Photo taken on 17th Apr. 2009
As a 60-mile-long traffic jam on a Beijing-bound “expressway” snails along into its 10th day — either easing up now or destined to drag on into September, depending on which report you read — it is worth taking a second to note how this can happen. Road construction is one of the immediate causes, but that in turn is necessary because of increased cargo traffic on the roadway, reports Global Times. What’s that cargo? Coal, in a country where the vast majority of electricity still comes from coal.
Bloomberg reports of the Beijing-Tibet Expressway backup:
Inner Mongolia passed Shanxi province last year to become China’s biggest coal supplier after the government closed mines on safety concerns following a series of deadly accidents in Shanxi. A dearth of railway capacity connecting Inner Mongolia to port cities such as Caofeidian, Qinhuangdao and Tianjin, where coal is shipped to power plants in southern China, has forced suppliers to rely on trucks.

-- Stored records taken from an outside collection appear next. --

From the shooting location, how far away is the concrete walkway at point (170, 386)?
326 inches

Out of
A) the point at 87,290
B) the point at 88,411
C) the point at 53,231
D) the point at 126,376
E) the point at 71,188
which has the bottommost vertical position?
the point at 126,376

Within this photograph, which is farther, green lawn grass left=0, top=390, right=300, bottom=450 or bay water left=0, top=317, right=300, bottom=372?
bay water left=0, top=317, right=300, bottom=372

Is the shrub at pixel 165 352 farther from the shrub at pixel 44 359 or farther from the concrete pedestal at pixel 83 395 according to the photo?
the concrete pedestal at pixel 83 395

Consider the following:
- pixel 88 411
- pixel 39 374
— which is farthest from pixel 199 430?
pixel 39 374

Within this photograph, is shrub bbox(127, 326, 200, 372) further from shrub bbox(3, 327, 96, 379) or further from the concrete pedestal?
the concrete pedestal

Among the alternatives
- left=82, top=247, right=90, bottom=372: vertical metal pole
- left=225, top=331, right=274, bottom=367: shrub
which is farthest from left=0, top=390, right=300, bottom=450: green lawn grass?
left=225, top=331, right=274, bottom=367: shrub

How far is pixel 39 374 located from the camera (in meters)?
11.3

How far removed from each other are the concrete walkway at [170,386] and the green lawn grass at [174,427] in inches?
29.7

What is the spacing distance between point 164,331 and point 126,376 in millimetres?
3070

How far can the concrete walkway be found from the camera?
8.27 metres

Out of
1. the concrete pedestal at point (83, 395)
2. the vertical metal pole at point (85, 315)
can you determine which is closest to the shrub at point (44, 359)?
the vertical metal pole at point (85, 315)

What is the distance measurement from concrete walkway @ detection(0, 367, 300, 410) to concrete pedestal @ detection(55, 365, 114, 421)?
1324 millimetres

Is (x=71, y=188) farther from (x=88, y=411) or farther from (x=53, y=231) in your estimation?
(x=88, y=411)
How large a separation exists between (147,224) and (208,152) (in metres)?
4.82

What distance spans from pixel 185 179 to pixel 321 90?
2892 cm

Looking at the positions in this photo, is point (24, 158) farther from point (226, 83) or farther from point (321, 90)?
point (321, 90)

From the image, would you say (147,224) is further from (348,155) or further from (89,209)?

“The situation may ease in three or four years, when rail capacity from Inner Mongolia to Caofeidian gets upgraded and the new rail line to Liaoning province starts,” David Fang, a director at the China Coal Transport and Distribution Association, said by telephone today.
You read that right, three to four years until this freight situation improves. And as the Global Times casually noted, a backup earlier this summer on the same roadway (I decline to use the term “expressway” again here), “reduced [traffic] to a crawl for nearly one month.” The English-language Chinese newspaper’s entertaining story on this jam is worth reading.
The coal-traffic effect is obvious to anyone who spends a little time in one of China’s coal-mining provinces. If you are unfortunate enough to end up on a road near some sizable mines, you risk facing a daylong traffic jam without warning. When reporting two years ago in Shanxi province, the then-coal king of China, I had to pass up a visit to one coal mine when I was told it could take a day to get there (and/or a day to get out), despite being about 50 miles away.
Obviously less dependence on coal would help, and we know all about China’s push to increase nuclear and solar and wind capacity. And one of the big arguments in favor of China’s massive upgrade and expansion of its rail network is, rather than the need to carry more passengers at higher speeds, the seemingly more pressing need to provide more overall cargo capacity, especially for coal. That should not only make the companies helping China with its rail projects happy, like Siemens and General Electric, it will make a lot of drivers happy too.